Brief descriptive captions:
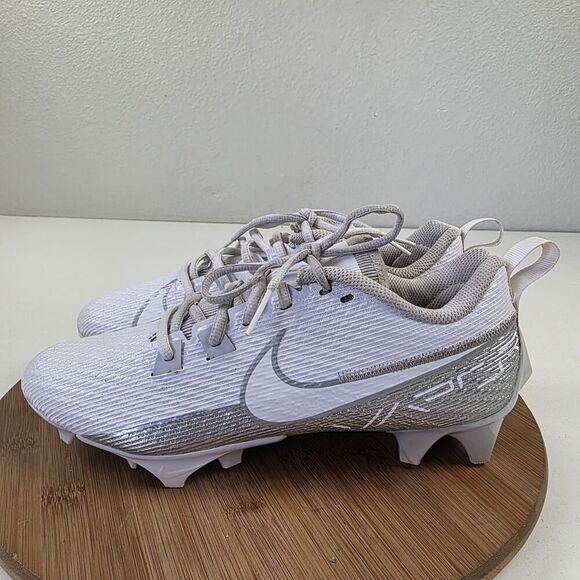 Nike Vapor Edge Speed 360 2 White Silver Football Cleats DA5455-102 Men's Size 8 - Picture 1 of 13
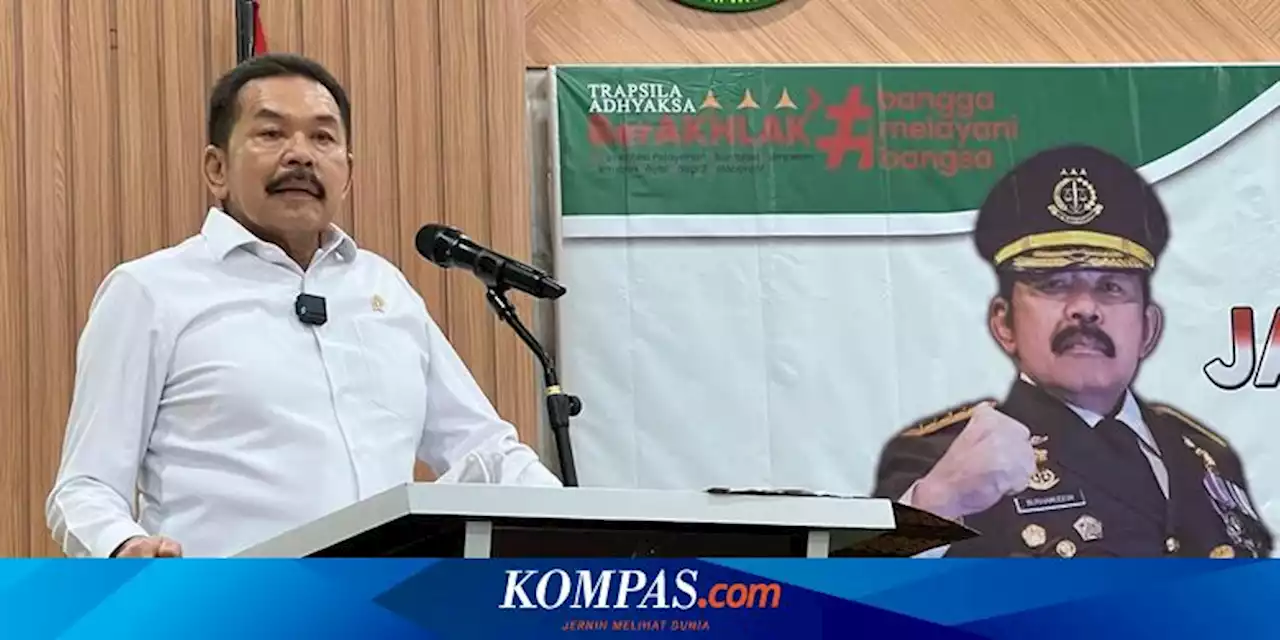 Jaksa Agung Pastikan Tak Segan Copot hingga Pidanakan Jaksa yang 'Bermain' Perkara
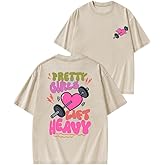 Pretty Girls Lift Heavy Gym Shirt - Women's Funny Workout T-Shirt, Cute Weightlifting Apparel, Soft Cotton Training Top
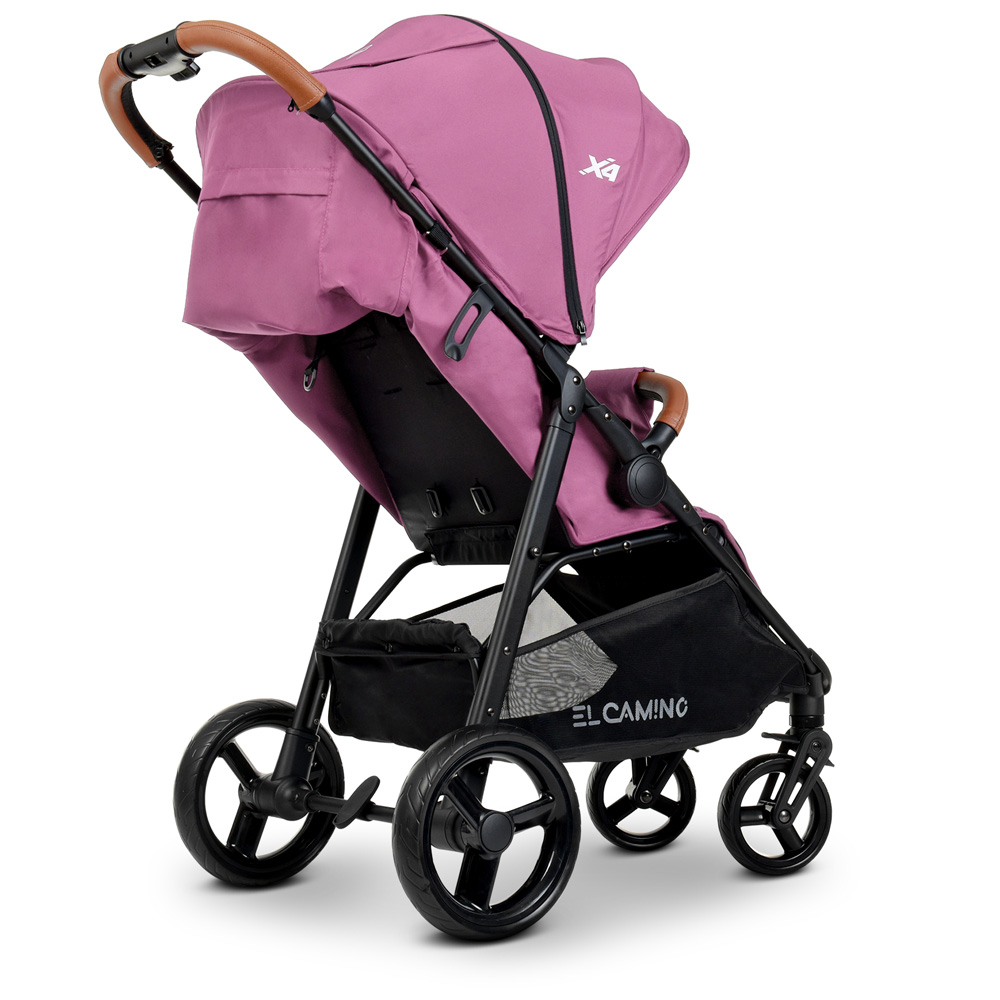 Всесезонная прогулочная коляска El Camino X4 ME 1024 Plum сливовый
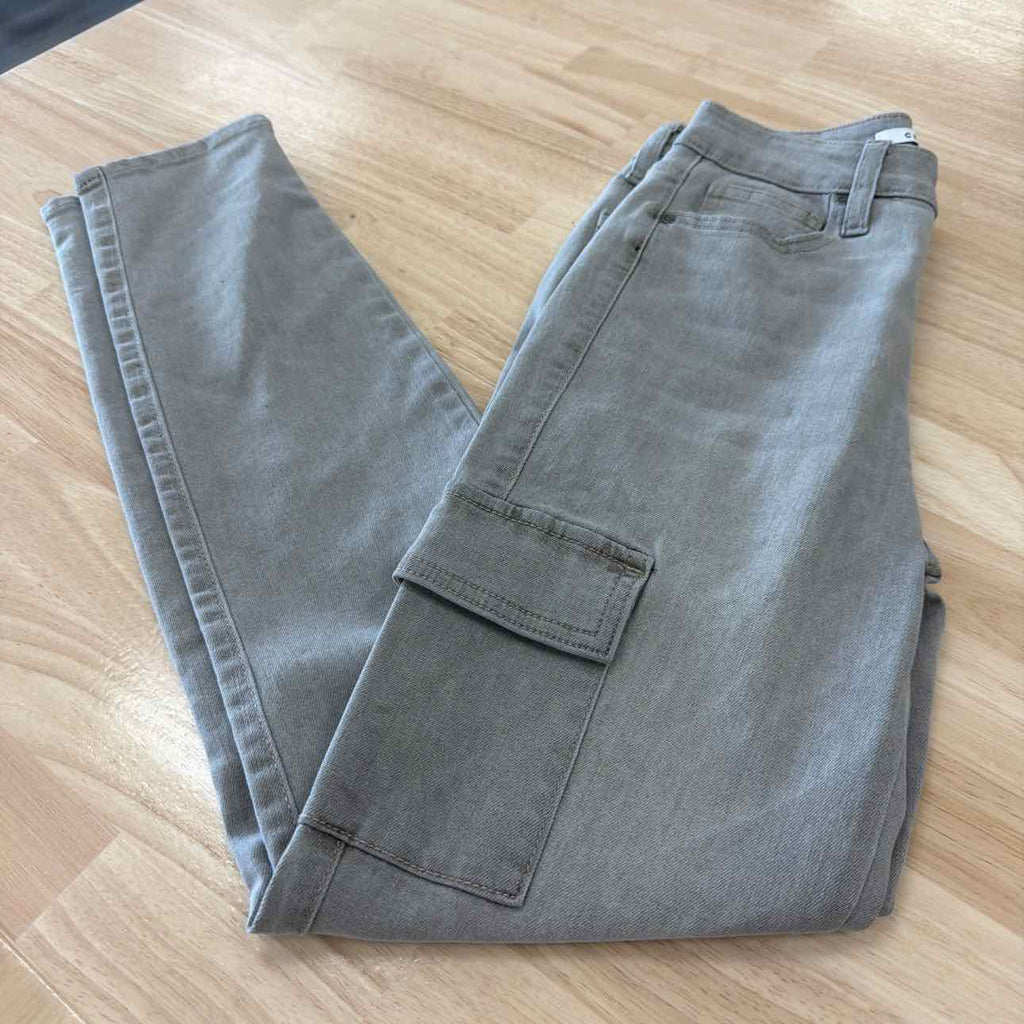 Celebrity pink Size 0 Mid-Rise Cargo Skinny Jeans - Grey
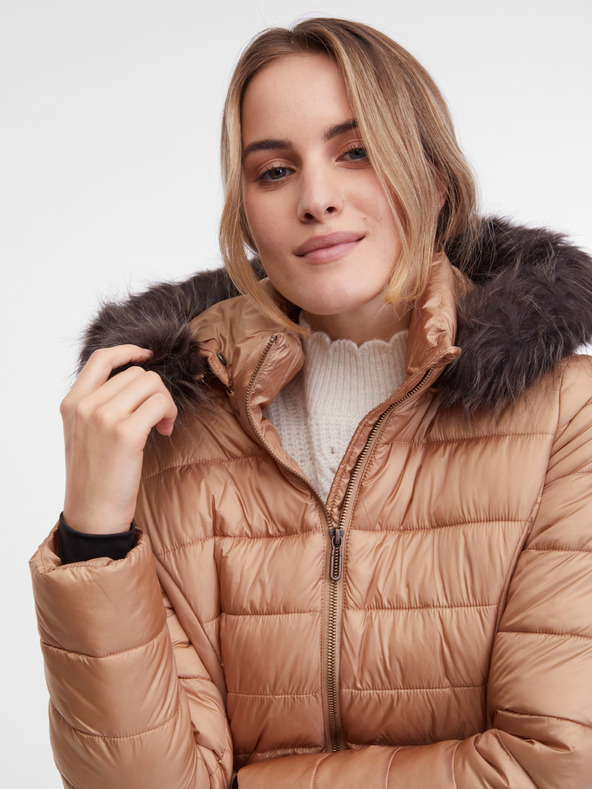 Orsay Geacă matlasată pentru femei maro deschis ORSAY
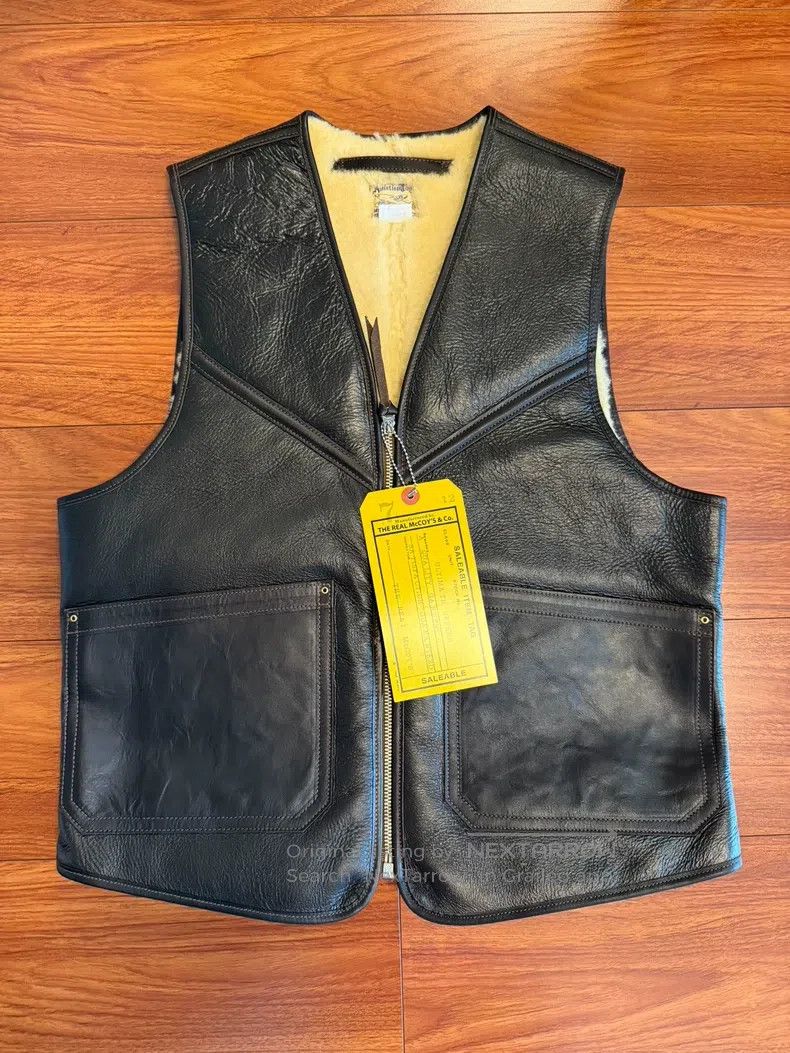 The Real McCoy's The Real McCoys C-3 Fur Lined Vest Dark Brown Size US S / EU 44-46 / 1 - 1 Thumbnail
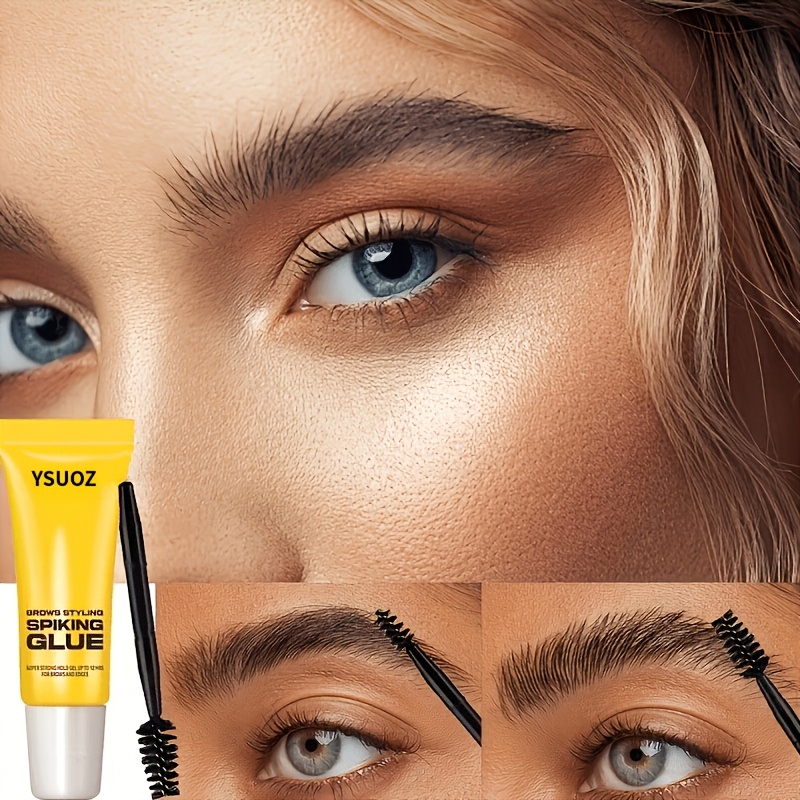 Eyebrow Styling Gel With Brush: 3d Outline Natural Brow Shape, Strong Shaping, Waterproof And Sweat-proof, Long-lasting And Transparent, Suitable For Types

- **Work instruction**
Arrange the captions in the records above as a numbered list, omitting any blank lines. Include only the caption text and leave the pictures out.

- **Answer below**
1.  Nike Vapor Edge Speed 360 2 White Silver Football Cleats DA5455-102 Men's Size 8 - Picture 1 of 13
2.  Jaksa Agung Pastikan Tak Segan Copot hingga Pidanakan Jaksa yang 'Bermain' Perkara
3.  Pretty Girls Lift Heavy Gym Shirt - Women's Funny Workout T-Shirt, Cute Weightlifting Apparel, Soft Cotton Training Top
4.  Всесезонная прогулочная коляска El Camino X4 ME 1024 Plum сливовый
5.  Celebrity pink Size 0 Mid-Rise Cargo Skinny Jeans - Grey
6.  Orsay Geacă matlasată pentru femei maro deschis ORSAY
7.  The Real McCoy's The Real McCoys C-3 Fur Lined Vest Dark Brown Size US S / EU 44-46 / 1 - 1 Thumbnail
8.  Eyebrow Styling Gel With Brush: 3d Outline Natural Brow Shape, Strong Shaping, Waterproof And Sweat-proof, Long-lasting And Transparent, Suitable For Types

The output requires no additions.